Mother still mourning eight years after 9/11

Published: Friday | September 11, 2009


Glenroy Sinclair, Assignment Coordinator


Firemen search through rubble at the site of the collapsed World Trade Center in New York in the aftermath of the September 11, 2001 terrorist attacks in the United States. - FILE

EIGHT YEARS after her daughter perished in the terrorist attack on the World Trade Center in New York, Lelith Burgen is still living in denial.

She does not believe her little girl, Venesha Rodgers-Richards, is dead.

"Some people might say I am crazy, but I still believe that one day she is going to walk through my front door because I have seen nothing, nothing at all to convince me that she is gone," said Burgen.

Speaking with The Gleaner yesterday from her New Jersey home, Burgen, who has been living in the United States for the past 30 years, stressed that for the first five years after the 2001 tragedy, she would group up with thousands of people in the US to commemorate the deaths of the victims.

"I don't do that anymore. Like tomorrow (today), I am just going to lock away myself. Sometimes I cry, read my Bible and beg God to give me strength. It has been an uphill task for me. My daughter and I were very close, she was like my best friend," said Burgen.

Last words

She still remembers vividly the last conversation she had with her 26-year-old daughter, who was employed as a claims representative at Marsh and McLennon Insurance Company, which was located in one of the twin towers at the time.

"The last we spoke was the evening before the incident. She came to my house to pick up her daughter. Just before she left, she jokingly said to me, 'Woman, mi have a life, so mi going home'. She blew a kiss to me and I blew her back one. I then walked her to the porch and watched her car drive up the road until it vanished out of sight. I never saw her again," said Burgen, who is the mother of four other children.

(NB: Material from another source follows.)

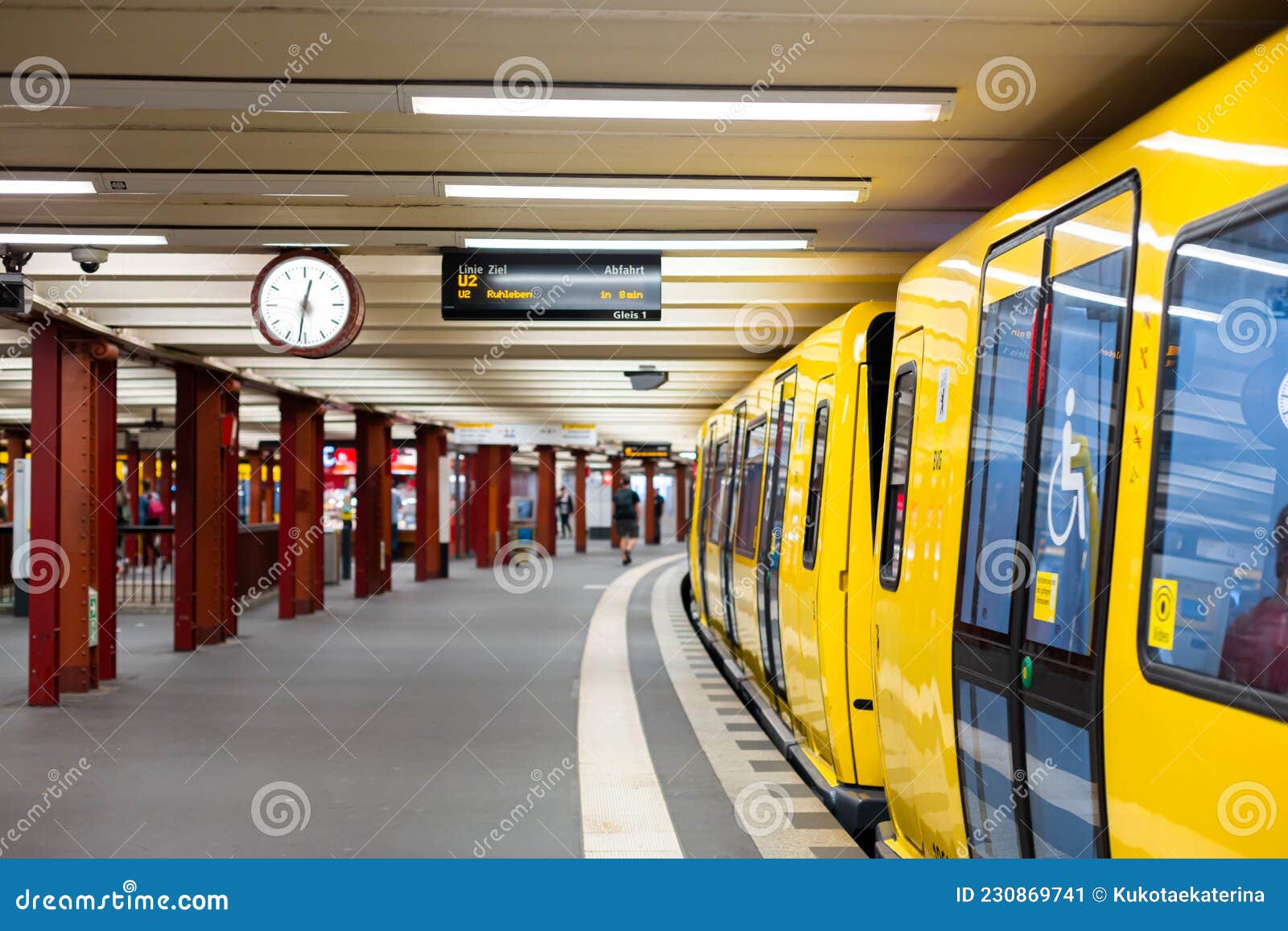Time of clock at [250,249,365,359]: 12:31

Her daughter was among nearly 3,000 people who died on the morning of September 11, 2001, when al-Qaida terrorists hijacked four commercial passenger jets and intentionally crashed two of the airliners into the twin towers of the World Trade Center. More than 20 of the victims were Jamaicans.

The hijackers crashed a third airliner into the Pentagon in Arlington, Virginia, just outside of Washington, DC. The fourth plane crashed into a field near Shanksville in rural Pennsylvania after some of its passengers and flight crew attempted to retake control of the plane, which the hijackers had redirected towards Washington, DC. There were no survivors from any of the flights.